From Crisis to Crisis: Costs Only Part of the Problem

Rusty Monhollon | Jul 1, 2013

I listened intently to President Obama’s speech in Buffalo last week. The president’s assessment of the state of higher education and his proposals for addressing its failings directly shape my work as a policymaker at a state higher education agency. The president believes we face “a crisis in terms of college affordability and student debt.” His solution is to hold institutions and students accountable by using federal financial aid as an incentive for performance and innovation.

Under the administration’s plan, colleges would be “rated” by the value they offer students, with federal financial assistance hanging in the balance. “It is time to stop subsidizing schools that are not producing good results,” Mr. Obama declared, “and reward schools that deliver for American students and our future.” The president argues these measures “will help parents and students figure out how much value a college truly offers,” and highly rated institutions will “see their taxpayer funding go up.” The president also seeks to make students accountable for their own education by requiring academic completion as a prerequisite for continued federal grants.

From a policymaker’s perspective, it’s difficult to argue against the principle of institutional (and student) accountability through the use of appropriate measures of performance. As a practical matter, however, I have serious concerns about rating colleges based on their “value.” How will the Department of Education apply such measures as the amount of debt an institution’s graduates accumulate, its graduation rates, and its alumni performance fairly across the full spectrum of postsecondary education in the United States? Will the department use the same metrics to establish the “value” of training certified welders and training engineers? Emergency medical technicians and physicians? It seems difficult at best to develop a national rating system that fairly accounts for both community colleges and comprehensive universities, or technical schools and liberal arts colleges.

There are other practical concerns. Holding institutions accountable for how much debt students take on while in college places accountability on the wrong set of shoulders. There is plenty of evidence (both anecdotal and research-based) that students spend student loan money on more than just books and tuition. The precipitous decline in state-level support for higher education has forced public colleges to scramble for new sources of revenue. This, in turn, has created cut-throat competition to attract students and the diversion of already scarce funds into marketing and other noninstructional areas.

I was trained as a historian, and spent nearly two decades teaching in college classrooms. Much of what the president said I had heard before. Since at least the end of World War II, higher education has seemingly moved from one crisis to another. Speaking in 1949, John Hanna, president of Michigan State University, warned of a “serious financial crisis” that “places more of the financial burden of a college education on students.” He further declared that colleges must “embark on a program of economy and efficiency, ‘making one dollar do the work of two.’” The president of the Ford Foundation in 1958 declared “that higher education is beset to day by financial difficulties greater than those of any other period in” American history. In 1963, President Kennedy implored Congress to address the “long-predicted crisis in higher education.”
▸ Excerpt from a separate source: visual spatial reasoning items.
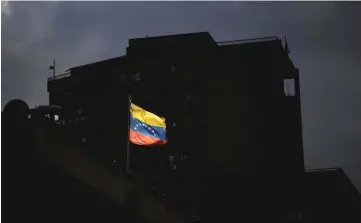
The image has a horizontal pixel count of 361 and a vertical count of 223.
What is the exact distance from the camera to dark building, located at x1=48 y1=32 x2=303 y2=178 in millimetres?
58562

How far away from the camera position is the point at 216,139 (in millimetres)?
58375

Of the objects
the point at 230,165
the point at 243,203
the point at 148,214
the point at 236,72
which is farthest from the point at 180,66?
the point at 148,214

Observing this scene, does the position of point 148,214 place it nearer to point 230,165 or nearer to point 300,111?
point 230,165

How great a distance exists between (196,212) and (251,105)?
1679 cm

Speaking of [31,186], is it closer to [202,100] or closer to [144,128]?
[144,128]

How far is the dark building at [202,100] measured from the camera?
58562 millimetres

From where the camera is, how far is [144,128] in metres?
20.7

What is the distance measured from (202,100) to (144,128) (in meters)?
37.5

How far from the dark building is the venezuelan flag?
35478mm

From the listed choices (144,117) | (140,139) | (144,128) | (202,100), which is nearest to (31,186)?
(140,139)

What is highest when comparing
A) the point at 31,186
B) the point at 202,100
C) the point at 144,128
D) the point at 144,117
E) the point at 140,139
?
the point at 202,100

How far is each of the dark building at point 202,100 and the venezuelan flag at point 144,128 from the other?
35478 millimetres

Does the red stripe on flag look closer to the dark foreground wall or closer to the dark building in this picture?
the dark foreground wall

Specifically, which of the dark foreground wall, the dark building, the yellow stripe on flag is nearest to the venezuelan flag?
the yellow stripe on flag
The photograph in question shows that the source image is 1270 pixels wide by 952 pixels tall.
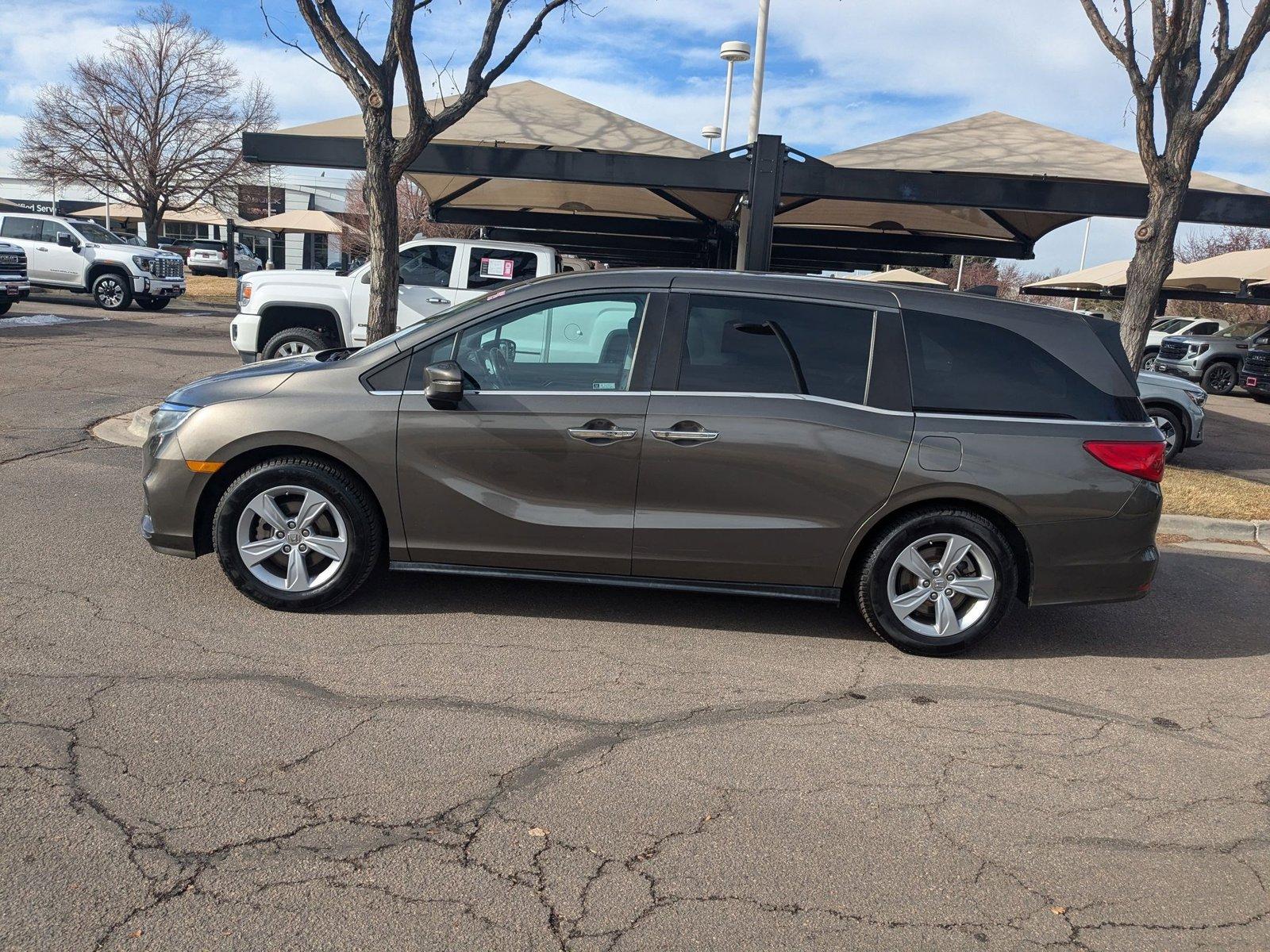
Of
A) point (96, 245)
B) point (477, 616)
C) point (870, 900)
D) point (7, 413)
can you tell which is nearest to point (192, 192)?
point (96, 245)

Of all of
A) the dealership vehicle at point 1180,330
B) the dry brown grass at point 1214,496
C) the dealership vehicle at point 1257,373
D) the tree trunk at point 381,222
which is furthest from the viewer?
the dealership vehicle at point 1180,330

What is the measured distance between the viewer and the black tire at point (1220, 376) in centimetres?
2445

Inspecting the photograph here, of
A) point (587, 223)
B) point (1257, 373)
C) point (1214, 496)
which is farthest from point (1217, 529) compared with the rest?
point (1257, 373)

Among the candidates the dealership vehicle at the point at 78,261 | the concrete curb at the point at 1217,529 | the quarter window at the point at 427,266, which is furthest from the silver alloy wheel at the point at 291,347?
the dealership vehicle at the point at 78,261

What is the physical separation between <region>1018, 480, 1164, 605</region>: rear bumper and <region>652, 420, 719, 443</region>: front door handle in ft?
5.19

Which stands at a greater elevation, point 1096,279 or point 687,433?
point 1096,279

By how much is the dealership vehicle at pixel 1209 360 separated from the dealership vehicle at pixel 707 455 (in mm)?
22280

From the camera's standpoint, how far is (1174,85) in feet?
31.6

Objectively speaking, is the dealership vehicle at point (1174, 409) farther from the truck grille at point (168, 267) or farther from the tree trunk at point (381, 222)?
the truck grille at point (168, 267)

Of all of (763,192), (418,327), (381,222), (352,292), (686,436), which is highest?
(763,192)

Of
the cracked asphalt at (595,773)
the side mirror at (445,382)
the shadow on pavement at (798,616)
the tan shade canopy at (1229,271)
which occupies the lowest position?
the cracked asphalt at (595,773)

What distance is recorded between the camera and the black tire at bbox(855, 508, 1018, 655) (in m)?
4.94

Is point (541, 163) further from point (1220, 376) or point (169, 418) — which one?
point (1220, 376)

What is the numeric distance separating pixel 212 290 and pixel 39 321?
17.4 m
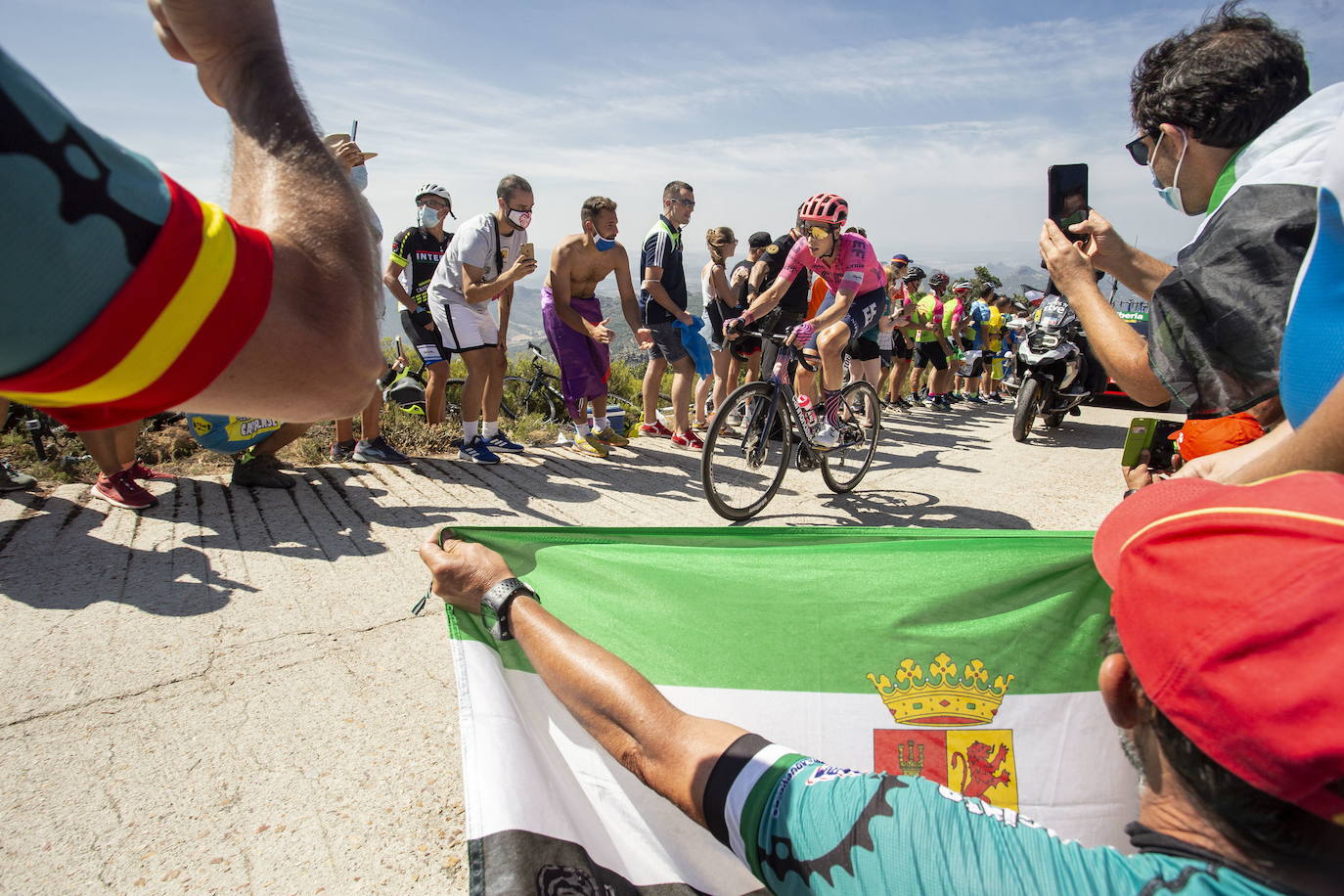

The US economy and society is vastly different today than it was a mere five decades ago. During the Cold War federal research dollars poured into university coffers, sustaining and expanding institutional infrastructure and capacity. American assembly lines spewed forth automobiles, televisions, and refrigerators. A high school diploma was a ticket to a comfortable lifestyle. The baby boomers were just beginning to flood college campuses. The Cold War has ended, manufacturing jobs withered away, a college degree is the ticket to a comfortable lifestyle, and the baby boomers are just beginning to retire. While it’s evident our economy and society have changed, it’s less clear if higher education has. As the Spellings Report noted in 2006, higher education “has yet to address the fundamental issues of how academic programs and institutions must be transformed to serve the changing educational needs of a knowledge economy. It has yet to successfully confront the impact of globalization, rapidly evolving technologies, an increasingly diverse and aging population, and an evolving marketplace characterized by new needs and new paradigms.

I don’t mean to minimize, or trivialize, the very real challenges facing higher education today. The real “crisis” in higher education, in my view, is not funding (when hasn’t that been an issue?) but the direction of a public discourse about the very nature and purpose of the enterprise itself. Is the purpose of higher education workforce development or developing the person? Is it a public or private good, benefitting the entire society or only the individual degree seeker? How we as a society answer to these questions will go a long way in shaping higher education in the 21st century.

Rusty Monhollon is assistant commissioner for academic affairs at the Missouri Department of Higher Education. Previously, he was associate professor of history and director for the masters of arts in humanities program at Hood College in Frederick, Maryland. He is the author of “This is America?”: The Sixties in Lawrence, Kansas (Palgrave, 2002) and the editor of Baby Boom: People and Perspectives (ABC-Clio, 2010).